The Korea Economic Research Institute (KERI), under the Federation of Korean Industries, stated this on the 8th in its report titled "Analysis and Implications of the Current Household Debt Situation."


Serious Deterioration of Macroprudential Stability Due to Rapid Surge in Household Debt

According to the report, the current scale of household debt in our economy stands at 1,936 trillion won, with the household debt-to-GDP ratio exceeding 100%. The growth rate of household debt is 9.4% year-on-year, ranking first overwhelmingly among major countries.


The household debt-to-disposable income ratio, an indicator assessing the ability to manage debt with household income, also exceeded 170%, placing it among the highest within OECD member countries.


As of last year, the average debt per household was 82.56 million won, a 24% increase compared to 66.54 million won in 2016, with the most significant increase observed in the most vulnerable group (first quintile).


During the same period, assets in the fifth quintile increased by 21%, whereas those in the first quintile rose only by about 13%, indicating that while the financial soundness (debt-to-asset ratio) of the fifth quintile households improved, that of the first quintile deteriorated.


Repayment Risk of Vulnerable Groups Rising at the Fastest Pace

The report explains that indicators reflecting the capacity to respond to financial market shocks and actual debt repayment ability, such as the ratio of household debt to financial assets and the liquidity asset capacity index, have rapidly worsened over the past five years, especially among vulnerable groups (first quintile).


It particularly points out that, given the current phase of interest rate hikes, if the base rate increases as expected within this year, the risk of household debt delinquency due to increased principal and interest repayment burdens could become a reality.


Accordingly, the report emphasizes that rather than imposing excessive total volume regulations that could reduce the repayment capacity of vulnerable groups, urgent and meticulous measures to disperse the repayment risk of these groups are needed.


"DSR Regulations to Curb Household Debt Severely Contract Domestic Economy" View original image


"DSR Total Volume Regulation Has Significant Side Effects of Economic Contraction"

The government has decided to implement the total volume regulation-type DSR starting this month to reduce household debt.

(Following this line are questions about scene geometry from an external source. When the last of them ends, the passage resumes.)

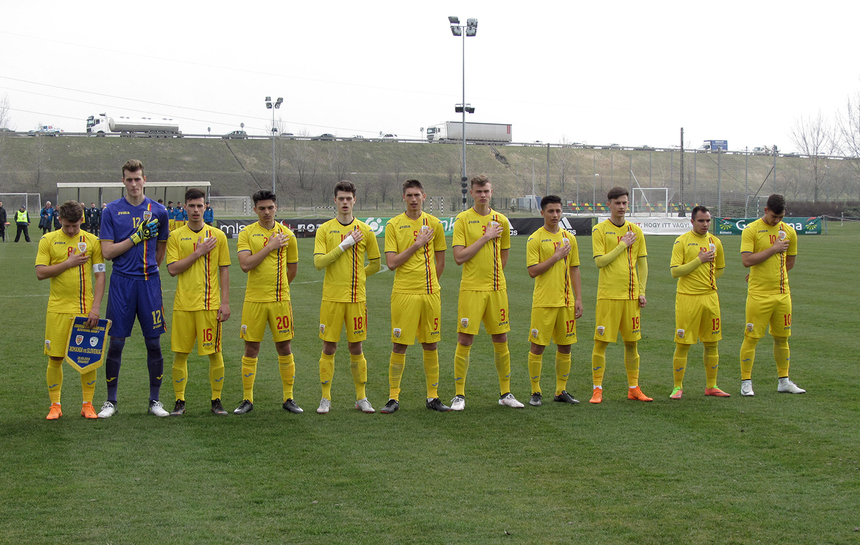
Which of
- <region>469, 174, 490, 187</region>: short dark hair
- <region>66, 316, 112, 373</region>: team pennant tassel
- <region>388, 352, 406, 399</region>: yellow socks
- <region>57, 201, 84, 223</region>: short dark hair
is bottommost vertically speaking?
<region>388, 352, 406, 399</region>: yellow socks

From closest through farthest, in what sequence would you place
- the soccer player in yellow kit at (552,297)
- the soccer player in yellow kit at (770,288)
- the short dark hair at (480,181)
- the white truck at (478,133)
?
the short dark hair at (480,181), the soccer player in yellow kit at (552,297), the soccer player in yellow kit at (770,288), the white truck at (478,133)

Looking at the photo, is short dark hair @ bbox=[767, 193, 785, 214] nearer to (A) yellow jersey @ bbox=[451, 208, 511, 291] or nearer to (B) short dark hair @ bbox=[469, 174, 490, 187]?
(A) yellow jersey @ bbox=[451, 208, 511, 291]

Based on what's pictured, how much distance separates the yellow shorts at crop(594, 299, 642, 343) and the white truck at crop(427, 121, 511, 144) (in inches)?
3450

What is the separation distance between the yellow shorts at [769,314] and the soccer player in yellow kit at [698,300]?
0.54 metres

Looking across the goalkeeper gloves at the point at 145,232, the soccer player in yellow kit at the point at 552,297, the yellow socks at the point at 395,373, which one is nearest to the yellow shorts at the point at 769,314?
the soccer player in yellow kit at the point at 552,297

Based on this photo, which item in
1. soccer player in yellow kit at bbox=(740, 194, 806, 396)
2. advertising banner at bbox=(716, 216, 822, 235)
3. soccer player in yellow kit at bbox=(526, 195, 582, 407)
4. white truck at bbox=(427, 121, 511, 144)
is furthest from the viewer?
white truck at bbox=(427, 121, 511, 144)

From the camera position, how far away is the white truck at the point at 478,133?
311 feet

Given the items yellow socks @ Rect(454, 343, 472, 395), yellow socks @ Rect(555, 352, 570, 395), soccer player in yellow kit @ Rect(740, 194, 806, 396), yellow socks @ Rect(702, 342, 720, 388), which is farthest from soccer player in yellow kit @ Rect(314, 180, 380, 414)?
soccer player in yellow kit @ Rect(740, 194, 806, 396)

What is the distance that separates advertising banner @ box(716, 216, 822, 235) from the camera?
38938 millimetres

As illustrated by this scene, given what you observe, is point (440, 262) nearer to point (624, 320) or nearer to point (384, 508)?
point (624, 320)

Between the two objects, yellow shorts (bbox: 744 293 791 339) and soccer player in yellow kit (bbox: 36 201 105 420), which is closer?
soccer player in yellow kit (bbox: 36 201 105 420)

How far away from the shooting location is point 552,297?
7.57 m

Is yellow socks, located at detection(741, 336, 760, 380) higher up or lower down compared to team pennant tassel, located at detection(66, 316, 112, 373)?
lower down

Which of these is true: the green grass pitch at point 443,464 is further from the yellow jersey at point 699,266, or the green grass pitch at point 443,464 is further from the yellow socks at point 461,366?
the yellow jersey at point 699,266
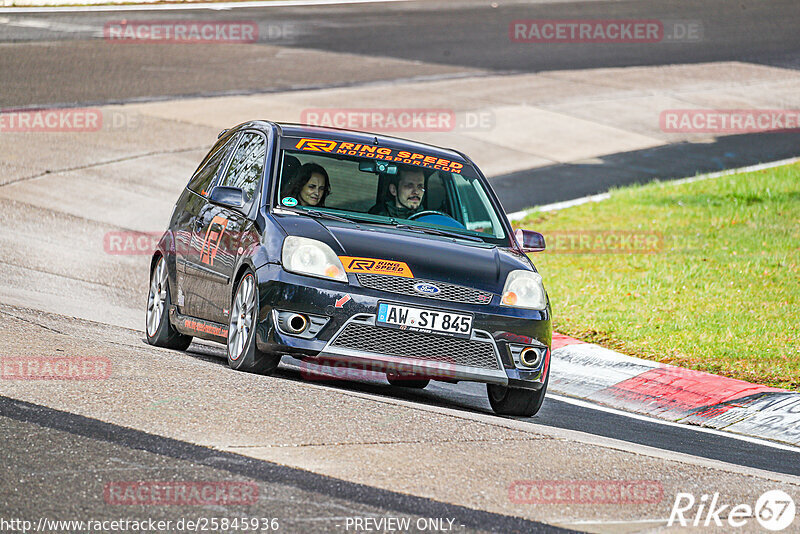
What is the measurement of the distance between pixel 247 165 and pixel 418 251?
170 cm

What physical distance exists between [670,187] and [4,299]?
10882 mm

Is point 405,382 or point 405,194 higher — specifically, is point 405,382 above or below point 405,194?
below

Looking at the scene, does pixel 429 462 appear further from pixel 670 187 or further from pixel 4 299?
pixel 670 187

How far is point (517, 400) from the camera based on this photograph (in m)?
8.00

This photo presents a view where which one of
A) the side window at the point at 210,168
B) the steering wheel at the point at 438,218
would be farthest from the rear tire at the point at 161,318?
the steering wheel at the point at 438,218

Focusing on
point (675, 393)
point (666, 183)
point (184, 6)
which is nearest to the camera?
point (675, 393)

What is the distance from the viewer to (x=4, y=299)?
10.1 metres

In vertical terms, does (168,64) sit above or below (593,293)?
above

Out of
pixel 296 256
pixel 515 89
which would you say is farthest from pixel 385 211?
pixel 515 89

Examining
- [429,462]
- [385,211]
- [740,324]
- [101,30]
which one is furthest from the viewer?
[101,30]

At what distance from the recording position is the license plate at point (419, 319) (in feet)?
24.2

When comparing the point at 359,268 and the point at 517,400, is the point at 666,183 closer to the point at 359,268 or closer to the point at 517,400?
the point at 517,400

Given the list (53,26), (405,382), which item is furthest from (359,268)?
(53,26)

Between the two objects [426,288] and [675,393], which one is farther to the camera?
[675,393]
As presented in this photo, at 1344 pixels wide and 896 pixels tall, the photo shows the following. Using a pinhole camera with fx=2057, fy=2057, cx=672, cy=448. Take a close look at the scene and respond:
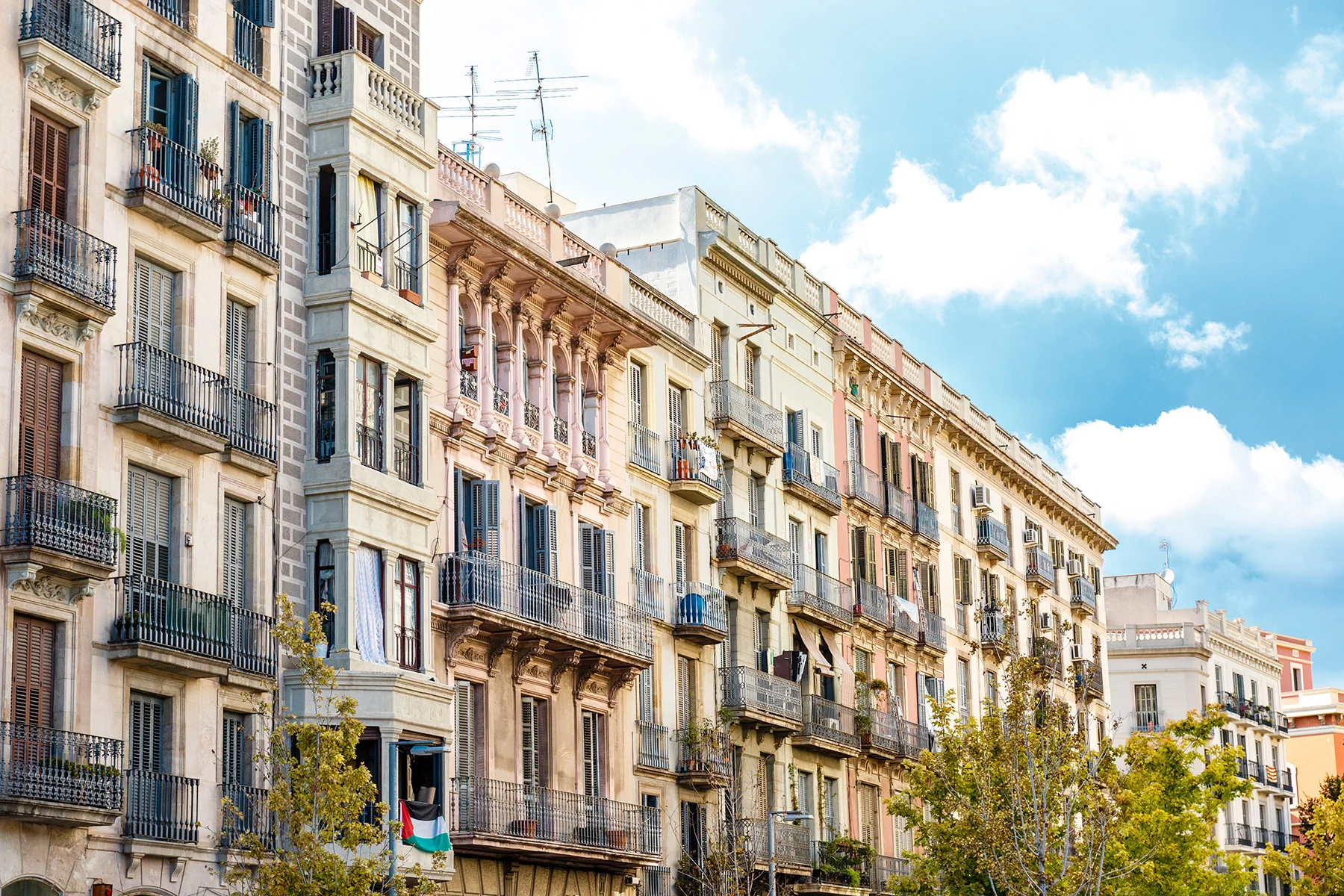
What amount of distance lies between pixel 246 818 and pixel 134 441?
588cm

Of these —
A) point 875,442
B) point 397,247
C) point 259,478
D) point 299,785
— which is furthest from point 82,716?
point 875,442

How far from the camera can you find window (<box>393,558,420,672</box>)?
114ft

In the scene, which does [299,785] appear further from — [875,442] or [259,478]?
[875,442]

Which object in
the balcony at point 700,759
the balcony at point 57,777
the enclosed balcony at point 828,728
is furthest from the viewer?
the enclosed balcony at point 828,728

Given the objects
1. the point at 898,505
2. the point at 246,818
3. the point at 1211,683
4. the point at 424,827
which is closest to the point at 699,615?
the point at 424,827

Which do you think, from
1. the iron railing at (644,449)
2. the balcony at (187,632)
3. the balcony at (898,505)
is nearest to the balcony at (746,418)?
the iron railing at (644,449)

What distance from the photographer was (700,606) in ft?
152

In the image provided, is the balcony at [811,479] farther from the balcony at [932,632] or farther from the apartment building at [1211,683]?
the apartment building at [1211,683]

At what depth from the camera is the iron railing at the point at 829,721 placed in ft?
169

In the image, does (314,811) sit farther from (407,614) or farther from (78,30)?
(78,30)

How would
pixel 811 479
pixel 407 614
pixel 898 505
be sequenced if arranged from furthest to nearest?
1. pixel 898 505
2. pixel 811 479
3. pixel 407 614

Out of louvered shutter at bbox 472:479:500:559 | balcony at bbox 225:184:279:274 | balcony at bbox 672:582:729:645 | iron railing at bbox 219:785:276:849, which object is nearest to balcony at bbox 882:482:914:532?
balcony at bbox 672:582:729:645

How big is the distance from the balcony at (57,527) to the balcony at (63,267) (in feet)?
8.09

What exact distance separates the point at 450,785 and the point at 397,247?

According to the simulation results on the effects of DSR in the report, full implementation of DSR would reduce household debt by 2.5% and housing prices by 0.74%.

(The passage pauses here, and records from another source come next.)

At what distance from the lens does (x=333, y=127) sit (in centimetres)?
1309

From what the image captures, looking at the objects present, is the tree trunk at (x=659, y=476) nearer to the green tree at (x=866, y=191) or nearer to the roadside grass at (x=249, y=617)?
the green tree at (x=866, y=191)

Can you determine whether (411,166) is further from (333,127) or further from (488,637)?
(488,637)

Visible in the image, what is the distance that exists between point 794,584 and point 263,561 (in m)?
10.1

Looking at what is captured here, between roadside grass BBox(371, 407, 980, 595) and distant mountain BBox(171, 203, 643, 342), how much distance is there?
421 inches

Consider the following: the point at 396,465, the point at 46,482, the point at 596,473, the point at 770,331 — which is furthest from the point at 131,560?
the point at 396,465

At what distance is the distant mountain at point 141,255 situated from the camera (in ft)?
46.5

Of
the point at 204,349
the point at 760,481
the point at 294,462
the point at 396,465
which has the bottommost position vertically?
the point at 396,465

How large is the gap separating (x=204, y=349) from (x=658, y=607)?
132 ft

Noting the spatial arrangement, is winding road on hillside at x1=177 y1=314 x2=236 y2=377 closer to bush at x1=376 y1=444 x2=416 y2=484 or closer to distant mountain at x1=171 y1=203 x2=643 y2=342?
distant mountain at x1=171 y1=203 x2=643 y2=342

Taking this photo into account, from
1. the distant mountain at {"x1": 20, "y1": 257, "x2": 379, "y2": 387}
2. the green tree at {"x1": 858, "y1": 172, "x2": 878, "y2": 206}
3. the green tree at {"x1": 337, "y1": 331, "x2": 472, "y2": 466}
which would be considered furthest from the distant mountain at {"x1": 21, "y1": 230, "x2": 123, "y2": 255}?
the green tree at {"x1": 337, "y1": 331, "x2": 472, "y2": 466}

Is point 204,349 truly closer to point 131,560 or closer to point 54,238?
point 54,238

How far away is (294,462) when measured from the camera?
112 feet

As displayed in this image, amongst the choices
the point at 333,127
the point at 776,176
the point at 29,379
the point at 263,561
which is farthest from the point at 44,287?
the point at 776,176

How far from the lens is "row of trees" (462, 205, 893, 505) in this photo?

Additionally, due to reduced borrowing capacity secured by collateral and falling housing prices, consumption is projected to decrease by 0.26%, which in turn would shrink investment and total production by 0.53% and 0.37%, respectively.

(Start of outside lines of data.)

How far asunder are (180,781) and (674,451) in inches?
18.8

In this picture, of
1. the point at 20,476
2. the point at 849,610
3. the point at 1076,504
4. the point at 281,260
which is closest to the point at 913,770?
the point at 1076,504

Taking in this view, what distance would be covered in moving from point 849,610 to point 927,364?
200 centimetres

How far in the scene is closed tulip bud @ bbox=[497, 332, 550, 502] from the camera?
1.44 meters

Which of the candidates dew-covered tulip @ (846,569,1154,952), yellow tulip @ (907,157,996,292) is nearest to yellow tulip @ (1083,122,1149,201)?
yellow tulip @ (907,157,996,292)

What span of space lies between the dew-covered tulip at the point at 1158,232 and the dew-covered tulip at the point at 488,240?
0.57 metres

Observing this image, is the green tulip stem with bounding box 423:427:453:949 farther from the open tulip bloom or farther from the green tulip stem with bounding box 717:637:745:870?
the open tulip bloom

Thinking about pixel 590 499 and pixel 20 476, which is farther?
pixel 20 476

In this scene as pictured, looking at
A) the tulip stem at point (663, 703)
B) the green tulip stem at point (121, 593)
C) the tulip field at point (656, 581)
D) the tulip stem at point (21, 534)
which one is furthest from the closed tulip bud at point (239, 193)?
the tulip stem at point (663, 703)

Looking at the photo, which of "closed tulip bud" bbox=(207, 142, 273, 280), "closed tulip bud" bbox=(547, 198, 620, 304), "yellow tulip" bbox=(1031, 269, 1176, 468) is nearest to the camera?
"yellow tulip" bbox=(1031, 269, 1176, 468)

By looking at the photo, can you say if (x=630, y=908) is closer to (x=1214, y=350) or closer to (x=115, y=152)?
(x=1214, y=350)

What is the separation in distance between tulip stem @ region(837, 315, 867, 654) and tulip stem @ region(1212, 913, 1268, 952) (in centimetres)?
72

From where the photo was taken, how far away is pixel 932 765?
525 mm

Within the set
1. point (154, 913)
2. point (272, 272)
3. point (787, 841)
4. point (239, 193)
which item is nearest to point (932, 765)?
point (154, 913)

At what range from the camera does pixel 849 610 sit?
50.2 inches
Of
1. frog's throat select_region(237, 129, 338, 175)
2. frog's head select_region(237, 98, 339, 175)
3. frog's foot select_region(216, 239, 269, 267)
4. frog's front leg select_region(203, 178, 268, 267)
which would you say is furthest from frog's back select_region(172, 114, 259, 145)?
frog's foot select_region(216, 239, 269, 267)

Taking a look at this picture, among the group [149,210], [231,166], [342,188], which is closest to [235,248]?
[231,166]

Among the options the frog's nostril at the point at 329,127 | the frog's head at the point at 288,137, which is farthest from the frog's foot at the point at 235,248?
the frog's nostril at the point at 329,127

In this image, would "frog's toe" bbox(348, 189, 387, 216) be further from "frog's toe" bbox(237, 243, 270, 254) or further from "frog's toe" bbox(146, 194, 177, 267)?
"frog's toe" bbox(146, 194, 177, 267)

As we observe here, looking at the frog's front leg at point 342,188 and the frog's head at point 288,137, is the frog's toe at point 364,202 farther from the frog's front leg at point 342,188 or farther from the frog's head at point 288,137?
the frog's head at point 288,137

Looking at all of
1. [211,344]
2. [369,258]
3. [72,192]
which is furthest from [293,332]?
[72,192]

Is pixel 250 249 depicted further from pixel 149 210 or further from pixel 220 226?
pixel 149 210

Given the characteristics of our economy, where housing prices are high relative to economic scale and income levels, the report argues that DSR, which determines loan limits based on repayment ability, inevitably causes significant side effects from borrowing restrictions. These effects are likely to be more pronounced among middle- and low-income groups, who have higher consumption elasticity.



Lee Seung-seok, a senior researcher at KERI, emphasized, "At this critical juncture for economic recovery, rather than repeatedly applying total volume regulation policies, it is essential to swiftly promote rationalization of household debt, such as shifting toward long-term and fixed interest rates. Meanwhile, the government should provide guidelines and leave the actual assessment of repayment ability to market autonomy, establishing advanced credit practices. This approach offers a more fundamental solution to the household debt problem."


This content was produced with the assistance of AI translation services.